Answering Patients' Questions
Lately it seems a rash (no pun intended) of patients have
asked me how it was that they contracted their Staph infections. Some had MRSA,
others MSSA. Some suffered from bacteremia, others osteomyelitis, and others
still were challenged by skin/soft tissue infections in the form of painful and
unsightly abscesses. Some had recently undergone surgical procedures, some have
a history of IV drug use, and others had not set foot in a medical facility in
years - which is to say, they didn't have any recent, relevant past medical
history that correlated well with their current diagnoses.
Where to begin? Or better yet, how to answer an unanswerable
question?

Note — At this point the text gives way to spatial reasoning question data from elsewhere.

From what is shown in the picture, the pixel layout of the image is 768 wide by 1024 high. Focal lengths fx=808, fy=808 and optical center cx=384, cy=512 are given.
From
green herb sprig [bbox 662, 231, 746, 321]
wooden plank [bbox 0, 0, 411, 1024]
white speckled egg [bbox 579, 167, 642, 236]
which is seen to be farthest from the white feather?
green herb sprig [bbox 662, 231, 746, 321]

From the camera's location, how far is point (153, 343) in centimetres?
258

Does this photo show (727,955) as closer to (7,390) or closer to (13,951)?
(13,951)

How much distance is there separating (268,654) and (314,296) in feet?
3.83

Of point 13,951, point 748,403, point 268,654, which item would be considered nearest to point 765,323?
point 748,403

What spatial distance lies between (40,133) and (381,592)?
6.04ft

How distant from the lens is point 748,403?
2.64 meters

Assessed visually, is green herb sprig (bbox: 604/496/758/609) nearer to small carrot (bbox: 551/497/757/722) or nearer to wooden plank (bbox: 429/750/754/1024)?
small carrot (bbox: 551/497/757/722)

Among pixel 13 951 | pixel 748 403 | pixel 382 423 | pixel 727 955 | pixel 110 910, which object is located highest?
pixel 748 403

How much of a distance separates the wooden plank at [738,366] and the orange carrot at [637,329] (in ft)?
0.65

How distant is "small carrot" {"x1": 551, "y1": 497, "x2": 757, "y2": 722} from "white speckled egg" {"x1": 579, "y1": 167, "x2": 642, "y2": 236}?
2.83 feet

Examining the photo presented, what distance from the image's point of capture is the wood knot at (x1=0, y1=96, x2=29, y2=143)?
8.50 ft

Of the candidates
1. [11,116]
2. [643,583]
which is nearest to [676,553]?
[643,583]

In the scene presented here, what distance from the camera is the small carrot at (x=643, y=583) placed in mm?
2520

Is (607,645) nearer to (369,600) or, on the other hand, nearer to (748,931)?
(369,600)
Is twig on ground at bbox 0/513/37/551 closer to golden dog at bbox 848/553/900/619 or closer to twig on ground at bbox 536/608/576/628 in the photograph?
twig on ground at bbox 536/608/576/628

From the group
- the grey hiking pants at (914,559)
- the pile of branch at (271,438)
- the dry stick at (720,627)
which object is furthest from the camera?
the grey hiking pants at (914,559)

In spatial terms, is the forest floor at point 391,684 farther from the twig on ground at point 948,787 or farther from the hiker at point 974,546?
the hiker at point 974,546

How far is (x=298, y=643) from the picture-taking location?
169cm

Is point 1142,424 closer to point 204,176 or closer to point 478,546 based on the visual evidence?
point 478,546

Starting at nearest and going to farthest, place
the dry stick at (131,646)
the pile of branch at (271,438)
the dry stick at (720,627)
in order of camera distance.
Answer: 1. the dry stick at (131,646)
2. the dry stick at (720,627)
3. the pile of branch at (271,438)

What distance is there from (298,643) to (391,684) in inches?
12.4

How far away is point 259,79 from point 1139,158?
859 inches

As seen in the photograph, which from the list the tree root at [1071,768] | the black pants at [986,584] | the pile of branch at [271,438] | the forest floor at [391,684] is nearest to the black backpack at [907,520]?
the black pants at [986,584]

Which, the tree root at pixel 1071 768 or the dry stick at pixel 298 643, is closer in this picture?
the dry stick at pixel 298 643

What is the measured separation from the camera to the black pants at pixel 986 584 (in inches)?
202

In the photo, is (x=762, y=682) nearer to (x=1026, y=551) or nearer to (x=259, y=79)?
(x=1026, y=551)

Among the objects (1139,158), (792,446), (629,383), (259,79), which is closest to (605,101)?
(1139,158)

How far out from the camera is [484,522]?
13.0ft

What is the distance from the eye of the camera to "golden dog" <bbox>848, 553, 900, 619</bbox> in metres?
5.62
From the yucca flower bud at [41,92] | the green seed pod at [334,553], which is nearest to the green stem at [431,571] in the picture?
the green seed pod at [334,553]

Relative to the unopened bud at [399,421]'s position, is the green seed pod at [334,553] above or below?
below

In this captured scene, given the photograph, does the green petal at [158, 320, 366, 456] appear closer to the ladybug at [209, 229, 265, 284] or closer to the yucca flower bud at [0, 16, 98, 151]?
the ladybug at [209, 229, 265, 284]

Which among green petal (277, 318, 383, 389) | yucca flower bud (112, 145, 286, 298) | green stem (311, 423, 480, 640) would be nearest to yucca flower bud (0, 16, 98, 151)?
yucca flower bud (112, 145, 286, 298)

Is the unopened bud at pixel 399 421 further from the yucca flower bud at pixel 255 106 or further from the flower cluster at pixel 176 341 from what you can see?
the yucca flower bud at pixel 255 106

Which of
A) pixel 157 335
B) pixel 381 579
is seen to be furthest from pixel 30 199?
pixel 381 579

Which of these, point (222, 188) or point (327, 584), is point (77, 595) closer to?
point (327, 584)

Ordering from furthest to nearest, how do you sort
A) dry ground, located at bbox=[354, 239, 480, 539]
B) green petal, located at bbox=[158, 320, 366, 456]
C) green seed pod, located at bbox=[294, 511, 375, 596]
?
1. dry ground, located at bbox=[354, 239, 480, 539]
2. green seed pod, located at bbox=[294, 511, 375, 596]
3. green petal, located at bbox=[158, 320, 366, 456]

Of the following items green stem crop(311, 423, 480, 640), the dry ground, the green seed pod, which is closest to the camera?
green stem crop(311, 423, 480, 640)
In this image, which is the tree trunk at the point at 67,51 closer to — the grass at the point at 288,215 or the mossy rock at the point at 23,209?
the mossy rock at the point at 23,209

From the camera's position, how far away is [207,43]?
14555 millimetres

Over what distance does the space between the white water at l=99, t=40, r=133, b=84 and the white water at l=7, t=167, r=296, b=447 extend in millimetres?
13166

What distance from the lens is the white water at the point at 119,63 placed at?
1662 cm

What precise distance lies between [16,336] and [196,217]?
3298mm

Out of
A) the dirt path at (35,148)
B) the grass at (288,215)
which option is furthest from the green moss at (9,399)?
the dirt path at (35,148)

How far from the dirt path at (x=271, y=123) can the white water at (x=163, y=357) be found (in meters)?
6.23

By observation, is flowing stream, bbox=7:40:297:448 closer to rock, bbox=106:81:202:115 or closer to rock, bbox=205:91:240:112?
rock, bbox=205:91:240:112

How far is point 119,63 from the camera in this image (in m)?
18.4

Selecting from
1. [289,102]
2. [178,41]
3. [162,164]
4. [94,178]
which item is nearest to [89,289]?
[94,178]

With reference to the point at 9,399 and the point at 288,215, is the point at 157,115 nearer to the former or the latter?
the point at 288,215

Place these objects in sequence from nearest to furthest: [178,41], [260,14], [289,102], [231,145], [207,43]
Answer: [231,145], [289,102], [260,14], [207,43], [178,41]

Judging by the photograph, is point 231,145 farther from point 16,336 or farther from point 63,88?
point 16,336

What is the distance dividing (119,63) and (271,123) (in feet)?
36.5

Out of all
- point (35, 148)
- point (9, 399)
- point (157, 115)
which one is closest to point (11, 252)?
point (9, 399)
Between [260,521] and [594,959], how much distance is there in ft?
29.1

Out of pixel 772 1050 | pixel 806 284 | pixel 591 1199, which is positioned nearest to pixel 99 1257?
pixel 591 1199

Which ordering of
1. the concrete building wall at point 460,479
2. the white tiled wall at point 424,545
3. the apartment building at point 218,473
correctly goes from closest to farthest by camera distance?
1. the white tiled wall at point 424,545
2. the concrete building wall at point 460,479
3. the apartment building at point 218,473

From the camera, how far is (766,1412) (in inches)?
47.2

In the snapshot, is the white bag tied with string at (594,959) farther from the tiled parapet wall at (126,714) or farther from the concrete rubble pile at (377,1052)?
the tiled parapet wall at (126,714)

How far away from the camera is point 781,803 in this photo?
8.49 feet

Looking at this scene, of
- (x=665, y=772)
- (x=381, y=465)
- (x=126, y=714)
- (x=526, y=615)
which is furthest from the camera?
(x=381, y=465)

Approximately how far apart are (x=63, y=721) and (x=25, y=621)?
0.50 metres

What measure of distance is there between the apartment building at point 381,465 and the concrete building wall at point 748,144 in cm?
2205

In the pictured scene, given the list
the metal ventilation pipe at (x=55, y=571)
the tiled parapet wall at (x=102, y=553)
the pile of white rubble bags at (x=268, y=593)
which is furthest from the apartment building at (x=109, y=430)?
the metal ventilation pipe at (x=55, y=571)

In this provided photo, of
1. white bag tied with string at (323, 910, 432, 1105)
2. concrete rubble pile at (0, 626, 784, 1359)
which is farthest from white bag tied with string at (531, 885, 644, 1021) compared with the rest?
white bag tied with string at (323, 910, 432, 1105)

With the exception of the IV drug user, it is impossible to say with
100% certainty where and how patients contracted their infections. This is both
a tough pill to swallow and dispense.
In the event that they have recently undergone a surgical
procedure, likely the infection is the consequence of that procedure, or it was
most certainly conducive to its presence. When I inform the patient of this
reality it is as if they have never, ever heard of any risks associated with
surgery. The follow-up question almost always goes something like this:
"So I got this
infection in the O.R.?"
To which I must answer, "I have no idea, and likely we will
never know, but infections are definitely a risk associated with surgery."
"So if I never had
surgery then I wouldn't have this infection?"
"Again, we will never know, but any time there is a
perturbation of the skin, like when a scalpel makes an incision, you run the
risk of introducing bacteria that exists on top of the skin inside the body and
this can cause various types of infection."
Trying to explain the phenomenon of colonization is cause
for even greater consternation. Thank goodness for the CDC. I often solicit the
website's patient information; why reinvent the wheel?
But moving forward, I do
find that one common denominator and subsequent risk factor for infections is
uncontrolled diabetes mellitus. This commonality is something that makes my
inner primary/preventative care provider's heart beat faster. I eagerly
champion this detail because it provides the patient with some kind of concrete
information and affords me the opportunity to engage in some good old fashioned
patient teaching.
While I never say that any infection is the direct
consequence of a patient's diabetes, I refuse to overlook its contributions.
Ultimately, if delivered kindly and intelligibly, this connect the dot exercise
is empowering and illustrative. An NP should never pass up the opportunity to
practice health promotion; it's what makes us great.